Gli ortodossi in Israele (3)


  • Elena Lattes

La popolazione israeliana ha superato recentemente gli otto milioni di persone di cui circa  il 75% sono ebrei, poco più del 20% arabi (tra musulmani e cristiani) e il resto appartenenti ad altre minoranze (Bahai, Circassi, Drusi, Cristiani non arabi, ecc.).

 

Anche la maggioranza ebraica è di per sé molto variegata, ma a grandi linee, a parte diverse correnti di ebraismo riformato tendenti sostanzialmente a sacrificare quasi tutti i precetti in nome della modernità e i cui atti giuridici, come matrimoni, conversioni e così via, non vengono quasi mai riconosciuti dal rabbinato ortodosso (mentre può accadere l'opposto), dal punto di vista dell'osservanza, si può suddividere fra Charedim, i più “ligi”, che sono circa il 10%, moderatamente religiosi (in inglese vengono definiti “modern orthodox”) e una maggioranza, circa il 60%, molto lontana o perfino atea.

 

Per quanto riguarda i charedim (che si potrebbero più correttamente definire in italiano come “timorosi in soggezione verso la Maestà Divina”), sono in gran parte di usanze ashkenazite (originarie dell'Europa orientale) e visti da fuori potrebbero sembrare erroneamente appartenere ad un unico movimento compatto. Al contrario, esistono numerose correnti di pensiero che a volte generano aspre divergenze.

 

Partendo invece dall'interno, una prima distinzione si potrebbe effettuare tra chassidim e mitnagdim. Il primo gruppo fu fondato dal Baal Shem Tov in una piccola cittadina ucraina al confine con la Polonia nel diciottesimo secolo e sottolinea l'importanza dell'esperienza religiosa e della spiritualità rispetto agli studi e all'attività intellettuale. Per questo sono tendenzialmente più gioiosi, usano molto cantare e ballare, perché essere allegri e positivi è un grande precetto.

 

I mitnagdim, principalmente originari dalla Lituania, si definirono in questo modo in contrapposizione ai chassidim che ritenevano potessero seguire una nuova e pericolosa corrente messianica che avrebbe potuto condurre gli ebrei ad idolatrare un determinato leader (quello che avvenne con Shabbetai Zvi e i suoi seguaci che alla fine si convertirono all'Islam).

ESTRATTO DEI DATI:
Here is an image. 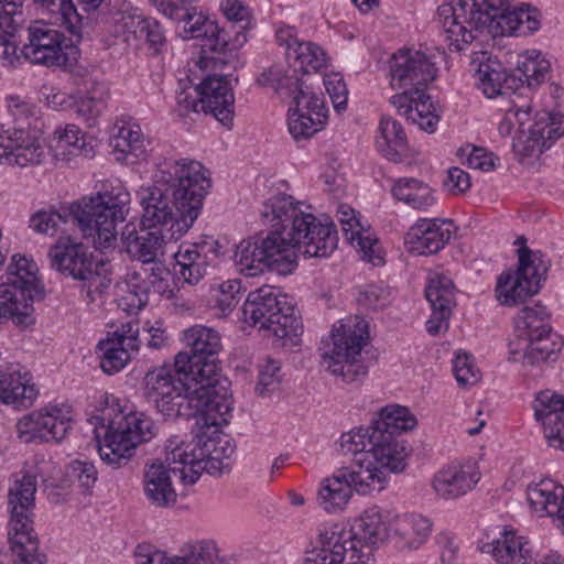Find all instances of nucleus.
<instances>
[{"label":"nucleus","instance_id":"9d476101","mask_svg":"<svg viewBox=\"0 0 564 564\" xmlns=\"http://www.w3.org/2000/svg\"><path fill=\"white\" fill-rule=\"evenodd\" d=\"M35 492V476L24 474L8 494V539L12 552L19 557L15 564H44L46 561L45 554L39 552V539L33 528Z\"/></svg>","mask_w":564,"mask_h":564},{"label":"nucleus","instance_id":"4468645a","mask_svg":"<svg viewBox=\"0 0 564 564\" xmlns=\"http://www.w3.org/2000/svg\"><path fill=\"white\" fill-rule=\"evenodd\" d=\"M47 257L52 269L64 276L84 282L87 296L91 301L96 294H101L108 288L106 279L99 272L101 263L84 243L70 237H61L50 248Z\"/></svg>","mask_w":564,"mask_h":564},{"label":"nucleus","instance_id":"423d86ee","mask_svg":"<svg viewBox=\"0 0 564 564\" xmlns=\"http://www.w3.org/2000/svg\"><path fill=\"white\" fill-rule=\"evenodd\" d=\"M232 406L226 414V422L214 425H203L196 417L198 432L189 442L180 435H173L165 442L169 463H181L180 478L185 485L197 481L203 470L210 475H218L229 466L225 463L235 452L234 445L227 436L220 435V426L228 424Z\"/></svg>","mask_w":564,"mask_h":564},{"label":"nucleus","instance_id":"4be33fe9","mask_svg":"<svg viewBox=\"0 0 564 564\" xmlns=\"http://www.w3.org/2000/svg\"><path fill=\"white\" fill-rule=\"evenodd\" d=\"M29 43L23 45V54L33 64L59 67L67 61L62 44L64 35L45 23L36 22L28 28Z\"/></svg>","mask_w":564,"mask_h":564},{"label":"nucleus","instance_id":"c85d7f7f","mask_svg":"<svg viewBox=\"0 0 564 564\" xmlns=\"http://www.w3.org/2000/svg\"><path fill=\"white\" fill-rule=\"evenodd\" d=\"M387 532L386 522L377 509L365 511L348 530L339 527L343 542H346L350 549L360 550L364 554H367L365 564L370 560L371 546L384 541Z\"/></svg>","mask_w":564,"mask_h":564},{"label":"nucleus","instance_id":"338daca9","mask_svg":"<svg viewBox=\"0 0 564 564\" xmlns=\"http://www.w3.org/2000/svg\"><path fill=\"white\" fill-rule=\"evenodd\" d=\"M241 282L239 280H228L219 285V294L216 299V305L223 313L232 311L241 300Z\"/></svg>","mask_w":564,"mask_h":564},{"label":"nucleus","instance_id":"0eeeda50","mask_svg":"<svg viewBox=\"0 0 564 564\" xmlns=\"http://www.w3.org/2000/svg\"><path fill=\"white\" fill-rule=\"evenodd\" d=\"M186 349L175 356L178 371H189V378L205 384L217 394L218 411L228 413L230 410V381L221 375L219 351L221 341L219 334L209 327L195 325L184 332Z\"/></svg>","mask_w":564,"mask_h":564},{"label":"nucleus","instance_id":"680f3d73","mask_svg":"<svg viewBox=\"0 0 564 564\" xmlns=\"http://www.w3.org/2000/svg\"><path fill=\"white\" fill-rule=\"evenodd\" d=\"M281 379L280 362L268 359L260 369L256 390L260 395H268L279 389Z\"/></svg>","mask_w":564,"mask_h":564},{"label":"nucleus","instance_id":"e2e57ef3","mask_svg":"<svg viewBox=\"0 0 564 564\" xmlns=\"http://www.w3.org/2000/svg\"><path fill=\"white\" fill-rule=\"evenodd\" d=\"M326 91L337 112H341L347 108L348 90L344 78L338 73L328 74L323 79Z\"/></svg>","mask_w":564,"mask_h":564},{"label":"nucleus","instance_id":"79ce46f5","mask_svg":"<svg viewBox=\"0 0 564 564\" xmlns=\"http://www.w3.org/2000/svg\"><path fill=\"white\" fill-rule=\"evenodd\" d=\"M39 9L53 14H59L62 23L69 33L78 40L85 29L89 28L91 20L79 13L70 0H32Z\"/></svg>","mask_w":564,"mask_h":564},{"label":"nucleus","instance_id":"2eb2a0df","mask_svg":"<svg viewBox=\"0 0 564 564\" xmlns=\"http://www.w3.org/2000/svg\"><path fill=\"white\" fill-rule=\"evenodd\" d=\"M518 258L519 267L514 272L505 271L498 276L496 297L503 305H518L535 295L551 265L541 251L525 246L518 250Z\"/></svg>","mask_w":564,"mask_h":564},{"label":"nucleus","instance_id":"f8f14e48","mask_svg":"<svg viewBox=\"0 0 564 564\" xmlns=\"http://www.w3.org/2000/svg\"><path fill=\"white\" fill-rule=\"evenodd\" d=\"M107 420L104 437L97 433L96 438L101 460L113 468L126 465L141 443L150 442L158 434V426L143 412L120 413Z\"/></svg>","mask_w":564,"mask_h":564},{"label":"nucleus","instance_id":"a211bd4d","mask_svg":"<svg viewBox=\"0 0 564 564\" xmlns=\"http://www.w3.org/2000/svg\"><path fill=\"white\" fill-rule=\"evenodd\" d=\"M72 408L66 404L47 405L18 420L17 434L23 443L61 442L72 429Z\"/></svg>","mask_w":564,"mask_h":564},{"label":"nucleus","instance_id":"f03ea898","mask_svg":"<svg viewBox=\"0 0 564 564\" xmlns=\"http://www.w3.org/2000/svg\"><path fill=\"white\" fill-rule=\"evenodd\" d=\"M209 188L210 178L200 162L163 159L153 183L137 192L142 226L167 230L170 238L177 240L197 219Z\"/></svg>","mask_w":564,"mask_h":564},{"label":"nucleus","instance_id":"72a5a7b5","mask_svg":"<svg viewBox=\"0 0 564 564\" xmlns=\"http://www.w3.org/2000/svg\"><path fill=\"white\" fill-rule=\"evenodd\" d=\"M339 223L346 239L362 253V259L376 267L383 264V258L376 251L377 239L365 229L356 210L348 205H339L337 208Z\"/></svg>","mask_w":564,"mask_h":564},{"label":"nucleus","instance_id":"a18cd8bd","mask_svg":"<svg viewBox=\"0 0 564 564\" xmlns=\"http://www.w3.org/2000/svg\"><path fill=\"white\" fill-rule=\"evenodd\" d=\"M300 75L301 73H294V68L284 69L282 66H274L263 72L257 78V83L261 86H270L281 96L293 97L304 85Z\"/></svg>","mask_w":564,"mask_h":564},{"label":"nucleus","instance_id":"6e6552de","mask_svg":"<svg viewBox=\"0 0 564 564\" xmlns=\"http://www.w3.org/2000/svg\"><path fill=\"white\" fill-rule=\"evenodd\" d=\"M130 194L122 186L84 197L69 206V215L85 236H91L97 249L109 248L117 240V225L130 210Z\"/></svg>","mask_w":564,"mask_h":564},{"label":"nucleus","instance_id":"dca6fc26","mask_svg":"<svg viewBox=\"0 0 564 564\" xmlns=\"http://www.w3.org/2000/svg\"><path fill=\"white\" fill-rule=\"evenodd\" d=\"M37 278L32 261L14 254L8 267L7 279L0 283V323L12 319L26 324L33 310Z\"/></svg>","mask_w":564,"mask_h":564},{"label":"nucleus","instance_id":"f704fd0d","mask_svg":"<svg viewBox=\"0 0 564 564\" xmlns=\"http://www.w3.org/2000/svg\"><path fill=\"white\" fill-rule=\"evenodd\" d=\"M397 546L402 551L417 550L425 543L432 531V522L429 518L406 513L398 516L390 525Z\"/></svg>","mask_w":564,"mask_h":564},{"label":"nucleus","instance_id":"f3484780","mask_svg":"<svg viewBox=\"0 0 564 564\" xmlns=\"http://www.w3.org/2000/svg\"><path fill=\"white\" fill-rule=\"evenodd\" d=\"M549 319L545 307L540 304L523 307L514 318L518 337L525 341L523 364L536 366L556 359L563 343L552 333Z\"/></svg>","mask_w":564,"mask_h":564},{"label":"nucleus","instance_id":"ddd939ff","mask_svg":"<svg viewBox=\"0 0 564 564\" xmlns=\"http://www.w3.org/2000/svg\"><path fill=\"white\" fill-rule=\"evenodd\" d=\"M368 338V324L365 319H359L354 326H334L329 337L323 340V365L345 382L359 381L368 372V368L360 361Z\"/></svg>","mask_w":564,"mask_h":564},{"label":"nucleus","instance_id":"6ab92c4d","mask_svg":"<svg viewBox=\"0 0 564 564\" xmlns=\"http://www.w3.org/2000/svg\"><path fill=\"white\" fill-rule=\"evenodd\" d=\"M391 85L394 88H413V93L426 89L436 78L435 63L423 52L401 48L389 61Z\"/></svg>","mask_w":564,"mask_h":564},{"label":"nucleus","instance_id":"20e7f679","mask_svg":"<svg viewBox=\"0 0 564 564\" xmlns=\"http://www.w3.org/2000/svg\"><path fill=\"white\" fill-rule=\"evenodd\" d=\"M143 397L159 413L172 420L198 417L203 425L226 422V414L218 411L217 394L205 384L189 378V371H178L173 366L149 370L142 380Z\"/></svg>","mask_w":564,"mask_h":564},{"label":"nucleus","instance_id":"052dcab7","mask_svg":"<svg viewBox=\"0 0 564 564\" xmlns=\"http://www.w3.org/2000/svg\"><path fill=\"white\" fill-rule=\"evenodd\" d=\"M7 101L9 112L17 124L14 129L31 130V121L36 119L35 106L19 96H9Z\"/></svg>","mask_w":564,"mask_h":564},{"label":"nucleus","instance_id":"cd10ccee","mask_svg":"<svg viewBox=\"0 0 564 564\" xmlns=\"http://www.w3.org/2000/svg\"><path fill=\"white\" fill-rule=\"evenodd\" d=\"M36 130L13 129L8 135H0V164L26 166L40 164L44 159Z\"/></svg>","mask_w":564,"mask_h":564},{"label":"nucleus","instance_id":"4c0bfd02","mask_svg":"<svg viewBox=\"0 0 564 564\" xmlns=\"http://www.w3.org/2000/svg\"><path fill=\"white\" fill-rule=\"evenodd\" d=\"M212 250L213 245L207 242L180 247L175 260L180 267V278L185 283L195 285L203 280L210 267L207 252Z\"/></svg>","mask_w":564,"mask_h":564},{"label":"nucleus","instance_id":"864d4df0","mask_svg":"<svg viewBox=\"0 0 564 564\" xmlns=\"http://www.w3.org/2000/svg\"><path fill=\"white\" fill-rule=\"evenodd\" d=\"M530 128L531 134L542 141V147L550 149L564 134V119L550 112H540Z\"/></svg>","mask_w":564,"mask_h":564},{"label":"nucleus","instance_id":"a19ab883","mask_svg":"<svg viewBox=\"0 0 564 564\" xmlns=\"http://www.w3.org/2000/svg\"><path fill=\"white\" fill-rule=\"evenodd\" d=\"M392 194L395 199L404 202L412 208L423 212L429 210L437 203L434 189L427 184L412 177L397 180L392 187Z\"/></svg>","mask_w":564,"mask_h":564},{"label":"nucleus","instance_id":"49530a36","mask_svg":"<svg viewBox=\"0 0 564 564\" xmlns=\"http://www.w3.org/2000/svg\"><path fill=\"white\" fill-rule=\"evenodd\" d=\"M510 104L498 126L499 133L503 137L510 135L513 131L524 133V126L531 121V102L522 99V93H512Z\"/></svg>","mask_w":564,"mask_h":564},{"label":"nucleus","instance_id":"8fccbe9b","mask_svg":"<svg viewBox=\"0 0 564 564\" xmlns=\"http://www.w3.org/2000/svg\"><path fill=\"white\" fill-rule=\"evenodd\" d=\"M456 288L453 281L444 274H435L431 278L426 289L425 297L431 308L449 311L456 305L455 301Z\"/></svg>","mask_w":564,"mask_h":564},{"label":"nucleus","instance_id":"2f4dec72","mask_svg":"<svg viewBox=\"0 0 564 564\" xmlns=\"http://www.w3.org/2000/svg\"><path fill=\"white\" fill-rule=\"evenodd\" d=\"M480 479V473L474 463L451 466L440 470L432 486L436 495L445 500L457 499L469 492Z\"/></svg>","mask_w":564,"mask_h":564},{"label":"nucleus","instance_id":"f257e3e1","mask_svg":"<svg viewBox=\"0 0 564 564\" xmlns=\"http://www.w3.org/2000/svg\"><path fill=\"white\" fill-rule=\"evenodd\" d=\"M260 215L272 229L242 239L234 253L237 270L246 276H257L264 270L290 274L297 267L300 253L326 258L337 248L335 224L323 223L312 213V206L292 195L271 196L262 204Z\"/></svg>","mask_w":564,"mask_h":564},{"label":"nucleus","instance_id":"5fc2aeb1","mask_svg":"<svg viewBox=\"0 0 564 564\" xmlns=\"http://www.w3.org/2000/svg\"><path fill=\"white\" fill-rule=\"evenodd\" d=\"M326 118L327 115L323 112H316V115L289 112V131L295 140L310 138L323 128Z\"/></svg>","mask_w":564,"mask_h":564},{"label":"nucleus","instance_id":"e433bc0d","mask_svg":"<svg viewBox=\"0 0 564 564\" xmlns=\"http://www.w3.org/2000/svg\"><path fill=\"white\" fill-rule=\"evenodd\" d=\"M37 391L30 384L28 372L10 367L0 371V401L14 408H28L36 398Z\"/></svg>","mask_w":564,"mask_h":564},{"label":"nucleus","instance_id":"58836bf2","mask_svg":"<svg viewBox=\"0 0 564 564\" xmlns=\"http://www.w3.org/2000/svg\"><path fill=\"white\" fill-rule=\"evenodd\" d=\"M121 30L126 35L124 41L130 37L145 41L154 52H159L165 42L164 32L161 24L153 18H145L140 13L133 12L122 15L120 22Z\"/></svg>","mask_w":564,"mask_h":564},{"label":"nucleus","instance_id":"5701e85b","mask_svg":"<svg viewBox=\"0 0 564 564\" xmlns=\"http://www.w3.org/2000/svg\"><path fill=\"white\" fill-rule=\"evenodd\" d=\"M362 551L350 549L343 542L339 527L334 525L321 531L315 544L305 553L303 564H365Z\"/></svg>","mask_w":564,"mask_h":564},{"label":"nucleus","instance_id":"c756f323","mask_svg":"<svg viewBox=\"0 0 564 564\" xmlns=\"http://www.w3.org/2000/svg\"><path fill=\"white\" fill-rule=\"evenodd\" d=\"M534 416L544 429L550 446L564 451V397L555 391H540L533 401Z\"/></svg>","mask_w":564,"mask_h":564},{"label":"nucleus","instance_id":"7c9ffc66","mask_svg":"<svg viewBox=\"0 0 564 564\" xmlns=\"http://www.w3.org/2000/svg\"><path fill=\"white\" fill-rule=\"evenodd\" d=\"M121 239L126 251L142 263L154 262L163 253L166 240H172L167 230L144 226L138 230L133 224L123 227Z\"/></svg>","mask_w":564,"mask_h":564},{"label":"nucleus","instance_id":"9b49d317","mask_svg":"<svg viewBox=\"0 0 564 564\" xmlns=\"http://www.w3.org/2000/svg\"><path fill=\"white\" fill-rule=\"evenodd\" d=\"M352 455V465L337 469L330 477L323 479L318 489V505L327 512L341 510L352 496L381 491L387 486V475L376 465L368 466L367 458L359 452Z\"/></svg>","mask_w":564,"mask_h":564},{"label":"nucleus","instance_id":"13d9d810","mask_svg":"<svg viewBox=\"0 0 564 564\" xmlns=\"http://www.w3.org/2000/svg\"><path fill=\"white\" fill-rule=\"evenodd\" d=\"M64 223L66 217L55 209H41L30 217L29 227L37 234L54 236Z\"/></svg>","mask_w":564,"mask_h":564},{"label":"nucleus","instance_id":"4d7b16f0","mask_svg":"<svg viewBox=\"0 0 564 564\" xmlns=\"http://www.w3.org/2000/svg\"><path fill=\"white\" fill-rule=\"evenodd\" d=\"M289 112L312 113L323 112L327 115L323 97L312 93L307 86H304L292 97Z\"/></svg>","mask_w":564,"mask_h":564},{"label":"nucleus","instance_id":"ea45409f","mask_svg":"<svg viewBox=\"0 0 564 564\" xmlns=\"http://www.w3.org/2000/svg\"><path fill=\"white\" fill-rule=\"evenodd\" d=\"M149 282L141 272L128 273L126 279L117 284L118 306L128 314H137L149 301Z\"/></svg>","mask_w":564,"mask_h":564},{"label":"nucleus","instance_id":"c9c22d12","mask_svg":"<svg viewBox=\"0 0 564 564\" xmlns=\"http://www.w3.org/2000/svg\"><path fill=\"white\" fill-rule=\"evenodd\" d=\"M528 542L517 536L513 531L503 529L500 538L484 543L481 551L491 554L501 564H536L531 551L527 547Z\"/></svg>","mask_w":564,"mask_h":564},{"label":"nucleus","instance_id":"69168bd1","mask_svg":"<svg viewBox=\"0 0 564 564\" xmlns=\"http://www.w3.org/2000/svg\"><path fill=\"white\" fill-rule=\"evenodd\" d=\"M67 475L77 480L84 491H89L98 479L95 465L86 460H74L67 467Z\"/></svg>","mask_w":564,"mask_h":564},{"label":"nucleus","instance_id":"412c9836","mask_svg":"<svg viewBox=\"0 0 564 564\" xmlns=\"http://www.w3.org/2000/svg\"><path fill=\"white\" fill-rule=\"evenodd\" d=\"M184 39H203V50L225 53L240 47L246 41V25L231 24L230 29L219 28L216 21L205 14L198 15L188 26H184Z\"/></svg>","mask_w":564,"mask_h":564},{"label":"nucleus","instance_id":"39448f33","mask_svg":"<svg viewBox=\"0 0 564 564\" xmlns=\"http://www.w3.org/2000/svg\"><path fill=\"white\" fill-rule=\"evenodd\" d=\"M416 425L417 420L408 408L387 405L367 429L359 427L344 433L340 451L344 455L359 452L367 458L368 466L373 464L386 475L400 474L406 468L410 449L399 436L414 430Z\"/></svg>","mask_w":564,"mask_h":564},{"label":"nucleus","instance_id":"1a4fd4ad","mask_svg":"<svg viewBox=\"0 0 564 564\" xmlns=\"http://www.w3.org/2000/svg\"><path fill=\"white\" fill-rule=\"evenodd\" d=\"M242 314L247 323L271 333L283 346L299 345L302 323L288 296L274 286L263 285L250 292Z\"/></svg>","mask_w":564,"mask_h":564},{"label":"nucleus","instance_id":"7ed1b4c3","mask_svg":"<svg viewBox=\"0 0 564 564\" xmlns=\"http://www.w3.org/2000/svg\"><path fill=\"white\" fill-rule=\"evenodd\" d=\"M437 17L448 48L455 51L471 43L477 31L492 36L516 34L521 30L522 18L529 32L540 28L535 9L511 7L508 0H449L438 7Z\"/></svg>","mask_w":564,"mask_h":564},{"label":"nucleus","instance_id":"473e14b6","mask_svg":"<svg viewBox=\"0 0 564 564\" xmlns=\"http://www.w3.org/2000/svg\"><path fill=\"white\" fill-rule=\"evenodd\" d=\"M527 499L533 511L541 516L546 514L558 522L564 532V487L554 481L544 479L531 484L527 489Z\"/></svg>","mask_w":564,"mask_h":564},{"label":"nucleus","instance_id":"de8ad7c7","mask_svg":"<svg viewBox=\"0 0 564 564\" xmlns=\"http://www.w3.org/2000/svg\"><path fill=\"white\" fill-rule=\"evenodd\" d=\"M115 150L122 154V160L134 164L138 160L145 159L147 144L139 126L122 127L116 139ZM118 160H121L118 156Z\"/></svg>","mask_w":564,"mask_h":564},{"label":"nucleus","instance_id":"a878e982","mask_svg":"<svg viewBox=\"0 0 564 564\" xmlns=\"http://www.w3.org/2000/svg\"><path fill=\"white\" fill-rule=\"evenodd\" d=\"M167 453V449L165 448ZM181 463L155 460L145 466L143 490L149 503L155 508H170L175 505L177 494L172 485L171 474L180 475Z\"/></svg>","mask_w":564,"mask_h":564},{"label":"nucleus","instance_id":"c03bdc74","mask_svg":"<svg viewBox=\"0 0 564 564\" xmlns=\"http://www.w3.org/2000/svg\"><path fill=\"white\" fill-rule=\"evenodd\" d=\"M25 22L21 2L0 0V45L17 47V35Z\"/></svg>","mask_w":564,"mask_h":564},{"label":"nucleus","instance_id":"b1692460","mask_svg":"<svg viewBox=\"0 0 564 564\" xmlns=\"http://www.w3.org/2000/svg\"><path fill=\"white\" fill-rule=\"evenodd\" d=\"M471 70L475 73L477 86L487 98L510 95L514 91L516 78L511 76L502 63L488 52H477L471 57Z\"/></svg>","mask_w":564,"mask_h":564},{"label":"nucleus","instance_id":"774afa93","mask_svg":"<svg viewBox=\"0 0 564 564\" xmlns=\"http://www.w3.org/2000/svg\"><path fill=\"white\" fill-rule=\"evenodd\" d=\"M388 290L379 285H367L358 292L357 302L359 305L371 308L380 310L389 304Z\"/></svg>","mask_w":564,"mask_h":564},{"label":"nucleus","instance_id":"603ef678","mask_svg":"<svg viewBox=\"0 0 564 564\" xmlns=\"http://www.w3.org/2000/svg\"><path fill=\"white\" fill-rule=\"evenodd\" d=\"M100 356V368L107 375L119 372L126 367L131 358L132 349L120 345V341H112L110 339L100 340L98 344Z\"/></svg>","mask_w":564,"mask_h":564},{"label":"nucleus","instance_id":"393cba45","mask_svg":"<svg viewBox=\"0 0 564 564\" xmlns=\"http://www.w3.org/2000/svg\"><path fill=\"white\" fill-rule=\"evenodd\" d=\"M279 45L284 46L290 68L301 75L317 72L326 65L324 51L313 42L300 41L293 28H281L275 33Z\"/></svg>","mask_w":564,"mask_h":564},{"label":"nucleus","instance_id":"0e129e2a","mask_svg":"<svg viewBox=\"0 0 564 564\" xmlns=\"http://www.w3.org/2000/svg\"><path fill=\"white\" fill-rule=\"evenodd\" d=\"M550 69L549 62L538 58H528L520 66L519 70L525 78L527 86H521V90H529L530 87L538 86L545 80Z\"/></svg>","mask_w":564,"mask_h":564},{"label":"nucleus","instance_id":"bf43d9fd","mask_svg":"<svg viewBox=\"0 0 564 564\" xmlns=\"http://www.w3.org/2000/svg\"><path fill=\"white\" fill-rule=\"evenodd\" d=\"M59 147H69L70 154H80L85 158L90 156L94 152L91 139L80 131L77 126H66L64 132L59 135Z\"/></svg>","mask_w":564,"mask_h":564},{"label":"nucleus","instance_id":"3c124183","mask_svg":"<svg viewBox=\"0 0 564 564\" xmlns=\"http://www.w3.org/2000/svg\"><path fill=\"white\" fill-rule=\"evenodd\" d=\"M414 94L412 109H408V120L417 124L421 130L434 132L440 121V115L435 106L431 101L430 96L425 95V89Z\"/></svg>","mask_w":564,"mask_h":564},{"label":"nucleus","instance_id":"37998d69","mask_svg":"<svg viewBox=\"0 0 564 564\" xmlns=\"http://www.w3.org/2000/svg\"><path fill=\"white\" fill-rule=\"evenodd\" d=\"M379 133L376 140L378 150L392 162L401 161L402 152L406 149V135L401 124L393 118L382 117Z\"/></svg>","mask_w":564,"mask_h":564},{"label":"nucleus","instance_id":"aec40b11","mask_svg":"<svg viewBox=\"0 0 564 564\" xmlns=\"http://www.w3.org/2000/svg\"><path fill=\"white\" fill-rule=\"evenodd\" d=\"M456 231L452 219H417L404 236L408 250L419 256L435 254L442 250Z\"/></svg>","mask_w":564,"mask_h":564},{"label":"nucleus","instance_id":"09e8293b","mask_svg":"<svg viewBox=\"0 0 564 564\" xmlns=\"http://www.w3.org/2000/svg\"><path fill=\"white\" fill-rule=\"evenodd\" d=\"M162 15L175 22H182L183 28L197 21L203 12L198 10L199 0H149Z\"/></svg>","mask_w":564,"mask_h":564},{"label":"nucleus","instance_id":"6e6d98bb","mask_svg":"<svg viewBox=\"0 0 564 564\" xmlns=\"http://www.w3.org/2000/svg\"><path fill=\"white\" fill-rule=\"evenodd\" d=\"M180 554L189 564H213L217 558V546L212 540L192 541L182 546Z\"/></svg>","mask_w":564,"mask_h":564},{"label":"nucleus","instance_id":"bb28decb","mask_svg":"<svg viewBox=\"0 0 564 564\" xmlns=\"http://www.w3.org/2000/svg\"><path fill=\"white\" fill-rule=\"evenodd\" d=\"M194 91L200 96L203 112L210 113L225 127L232 124L235 96L226 77L209 75Z\"/></svg>","mask_w":564,"mask_h":564}]
</instances>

COMPITI DA SVOLGERE:
1: Rispondi alle seguenti domande sul testo sugli ortodossi in Israele:
(a) Quale percentuale della popolazione israeliana è costituita da ebrei?
(b) Chi fondò il gruppo dei chassidim?
(c) Da quale regione erano principalmente originari i mitnagdim?
2: Riscrivi la parte del testo sugli ortodossi in Israele che si apre con le parole contenenti "La popolazione israeliana" e si chiude con "non arabi, ecc.).", cambiando "otto milioni" in "8 milioni".
3: Per favore, prosegui il testo sugli ortodossi in Israele a partire dal punto in cui si interrompe.

RISPOSTE PER COMPITO:
1:
(a) Circa il 75%.
(b) Il Baal Shem Tov.
(c) Dalla Lituania.

2:
La popolazione israeliana ha superato recentemente gli 8 milioni di persone di cui circa  il 75% sono ebrei, poco più del 20% arabi (tra musulmani e cristiani) e il resto appartenenti ad altre minoranze (Bahai, Circassi, Drusi, Cristiani non arabi, ecc.).

3:
 

Oggigiorno questa suddivisione è inesistente in molte comunità e al di fuori del mondo più ortodosso, ma a volte è lacerante in alcuni quartieri di Gerusalemme e in pochi altri luoghi.

 

Anche il mondo chassidico a sua volta si può suddividere in tanti sottogruppi, ognuno dei quali spesso ha uno o più leader carismatici con una propria filosofia e specifiche tradizioni. Riguardo al loro rapporto con il moderno Stato di Israele, ci sono, per esempio, chassidim che hanno accettato il Sionismo, altri che ne sono rimasti indifferenti e altri che continuano a combatterlo (come abbiamo visto nel precedente articolo sui Neturei Karta).

 

Quasi tutti hanno famiglie numerosissime, in molte delle quali la donna lavora anche fuori casa, l'uomo studia i Testi sacri per la maggior parte del tempo e i bambini piccoli sono affidati ai fratelli più grandi. Per questi motivi spesso vivono sotto o al limite della soglia di povertà.

 

I più integralisti non guardano la televisione, ascoltano canali radio e leggono giornali autogestiti e dedicati a loro, parlano comunemente l'yiddish, relegando l'ebraico alle preghiere e allo studio perché ritengono che sia una sorta di profanazione usare la lingua sacra nella vita quotidiana.

 

In quest'ultimo gruppo, degno di nota, non per la loro consistenza numerica e nemmeno per la rilevanza sociale, ma soltanto per la peculiarità del loro estremismo sorto soltanto pochissimi anni fa, sono le Nashot Taliban, ovvero le Madri Talebane, così definite da tutti gli altri israeliani (compresi gli altri charedim) per il loro abbigliamento che ricorda il fondamentalismo islamico. Gli aderenti sono circa un centinaio, per lo più concentrati nella cittadina di Bet Shemesh a trenta chilometri da Gerusalemme, le donne indossano una sorta di niqab che copre loro anche il volto e non parlano né agli uomini, né in pubblico.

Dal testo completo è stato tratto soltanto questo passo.